Chomsky lui-même prétend n’y voir aucun problème. Il croit que la linguistique est une science naturelle, que la recherche dans les sciences de la nature doit être objective et seulement fondée sur des preuves. En effet, une partie du travail du chercheur consiste à se défaire de ses préjugés culturels et politiques avant d’entrer dans le laboratoire. Ces principes méthodologiques ont été mis en place par la révolution scientifique du XVIIe siècle de Newton et de la Royal Society, qui est dans la vision de Chomsky un développement progressif et un bienfait incommensurable pour l’humanité. Il ne voit pas pourquoi les méthodes des sciences naturelles ne doivent pas être appliquées à l’étude de l’esprit humain.
Ses détracteurs soulignent que la science empirique est étroitement liée, historiquement avec certitude et conceptuellement peut-être, à l’économie politique capitaliste. Ces discours émergent ensemble à la fin du dix-septième siècle en Angleterre, et conquièrent le monde ensemble. Cela suggère une affinité qui devrait certes inquiéter ceux qui prônent l’une, mais fustigent l’autre. Les entretiens The Science of Language ainsi que le livre How the World Works montrent que ce paradoxe joue pour le moins sur l’esprit de Chomsky. Les conversations vont pêle-mêle, et même si un livre est surtout axé sur la linguistique tandis que l’autre est avant tout politique, Chomsky semble plus heureux que d’habitude de discuter des implications mutuelles de ses deux champs d’intérêt.

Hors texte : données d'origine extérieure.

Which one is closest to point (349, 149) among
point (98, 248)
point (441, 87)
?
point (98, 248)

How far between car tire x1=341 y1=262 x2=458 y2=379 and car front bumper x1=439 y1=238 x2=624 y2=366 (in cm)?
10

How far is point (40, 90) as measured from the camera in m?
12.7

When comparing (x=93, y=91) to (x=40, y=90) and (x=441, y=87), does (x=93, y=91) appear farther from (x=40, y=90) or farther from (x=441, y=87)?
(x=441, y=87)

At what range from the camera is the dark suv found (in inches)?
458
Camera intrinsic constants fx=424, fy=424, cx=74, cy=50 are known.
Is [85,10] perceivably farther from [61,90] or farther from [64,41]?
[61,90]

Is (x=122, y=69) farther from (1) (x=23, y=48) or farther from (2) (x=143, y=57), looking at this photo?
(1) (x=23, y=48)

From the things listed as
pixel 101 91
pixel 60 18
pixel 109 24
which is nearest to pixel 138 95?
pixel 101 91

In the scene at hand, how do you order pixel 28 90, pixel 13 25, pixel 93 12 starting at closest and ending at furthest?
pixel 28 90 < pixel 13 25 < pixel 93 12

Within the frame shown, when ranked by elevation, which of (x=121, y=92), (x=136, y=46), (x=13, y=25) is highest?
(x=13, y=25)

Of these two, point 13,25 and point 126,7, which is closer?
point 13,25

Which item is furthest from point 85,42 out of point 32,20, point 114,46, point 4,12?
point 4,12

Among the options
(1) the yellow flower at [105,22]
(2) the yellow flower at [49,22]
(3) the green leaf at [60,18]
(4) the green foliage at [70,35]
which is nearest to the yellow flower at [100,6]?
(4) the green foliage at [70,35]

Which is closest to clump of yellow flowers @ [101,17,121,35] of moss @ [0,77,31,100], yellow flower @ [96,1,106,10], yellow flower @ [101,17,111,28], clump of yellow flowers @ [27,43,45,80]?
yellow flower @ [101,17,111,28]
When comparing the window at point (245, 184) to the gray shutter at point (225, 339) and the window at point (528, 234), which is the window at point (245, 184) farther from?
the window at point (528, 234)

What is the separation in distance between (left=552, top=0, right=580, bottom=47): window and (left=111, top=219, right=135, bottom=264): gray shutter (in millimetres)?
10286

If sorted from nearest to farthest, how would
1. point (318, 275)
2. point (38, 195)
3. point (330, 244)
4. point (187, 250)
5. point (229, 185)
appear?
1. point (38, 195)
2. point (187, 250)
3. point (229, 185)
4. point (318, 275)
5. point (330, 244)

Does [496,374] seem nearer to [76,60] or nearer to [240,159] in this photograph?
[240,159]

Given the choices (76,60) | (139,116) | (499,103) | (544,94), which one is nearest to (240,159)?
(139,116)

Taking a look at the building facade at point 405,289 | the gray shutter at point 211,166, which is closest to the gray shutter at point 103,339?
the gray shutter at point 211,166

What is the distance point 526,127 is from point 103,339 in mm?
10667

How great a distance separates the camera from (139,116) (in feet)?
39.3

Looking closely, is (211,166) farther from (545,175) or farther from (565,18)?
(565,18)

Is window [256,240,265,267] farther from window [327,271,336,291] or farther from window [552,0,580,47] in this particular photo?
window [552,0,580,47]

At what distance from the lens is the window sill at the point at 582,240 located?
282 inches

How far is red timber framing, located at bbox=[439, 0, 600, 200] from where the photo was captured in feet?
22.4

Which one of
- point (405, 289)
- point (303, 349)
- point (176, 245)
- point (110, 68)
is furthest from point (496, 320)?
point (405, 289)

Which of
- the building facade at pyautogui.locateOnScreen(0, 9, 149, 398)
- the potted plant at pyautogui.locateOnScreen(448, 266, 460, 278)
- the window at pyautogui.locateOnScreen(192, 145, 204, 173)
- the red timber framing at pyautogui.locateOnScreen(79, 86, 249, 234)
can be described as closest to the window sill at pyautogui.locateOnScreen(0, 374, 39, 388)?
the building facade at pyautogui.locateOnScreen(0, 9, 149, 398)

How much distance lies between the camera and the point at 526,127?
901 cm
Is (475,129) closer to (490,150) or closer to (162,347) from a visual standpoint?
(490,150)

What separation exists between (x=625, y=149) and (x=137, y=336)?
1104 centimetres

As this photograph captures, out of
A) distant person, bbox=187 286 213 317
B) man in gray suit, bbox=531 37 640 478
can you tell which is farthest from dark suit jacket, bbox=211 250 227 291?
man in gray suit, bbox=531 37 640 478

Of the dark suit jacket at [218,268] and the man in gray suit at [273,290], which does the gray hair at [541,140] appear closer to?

La sortie de ces recueils de discussions informelles, transcrites et éditées par d’autres, laisse penser que Chomsky essaie sans doute d’atteindre un public populaire. Il exploite certainement le potentiel pédagogique du dialogue pour obtenir un effet impressionnant. Pourtant, il ne peut cacher entièrement le dédain du brahmane pour les voies de l’Intouchable. Dans How the World Works, il affirme que, même s’il « aime regarder un bon match de basket et ce genre de chose. . . les sports en tant que spectacles rendent les gens plus passifs », parce que le sport « les » endoctrine avec des attitudes « cocardières et chauvines ».
Ce gouffre idéologique entre la gauche américaine et sa circonscription électorale putative n’est nulle part plus béante que dans les cinglantes références de Chomsky à la religion populaire. Il cite le fait qu‘« environ 75% de la population américaine croit littéralement au diable », comme l’exemple le plus clair possible de l’ignorance et de la stupidité américaines. Mais est-ce vraiment si différent de ses propres croyances ? Tout au long de sa carrière, Chomsky a dépeint un monde régi par des forces démoniaques de malice et d’incroyable ruse. Quel que soit ce qui régit le monde décrit par Chomsky, c’est sans aucun doute une entité très vorace, violente et égoïste – il serait difficile de ne pas l’appeler « mal », ou même le Mal, si de tels tropes n’étaient pas sévèrement interdits par le littéralisme monochrome de notre époque.
L’incarnation, l’identité mondiale de ce terrifiant pouvoir est moins claire. Parfois, c’est « le gouvernement américain », que Chomsky décrit comme un amalgame cartoonesque de petite rancune et de violence cataclysmique, déterminé à écraser le moindre vestige de décence humaine encore tapie dans un recoin de son empire. « Quand les Mennonites ont essayé d’envoyer des crayons pour le Cambodge, le Département d’État a essayé de les arrêter », tandis que la CIA aurait formé ses escadrons de la mort d’Amérique centrale en forçant les recrues à mordre des têtes de vautours vivants. Comme Chomsky le dit, « aucun degré de cruauté n’est trop grand pour les sadiques de Washington ». L’Amérique décrite ici est un monstre sanguinaire et fou, acharné à la destruction de l’humanité.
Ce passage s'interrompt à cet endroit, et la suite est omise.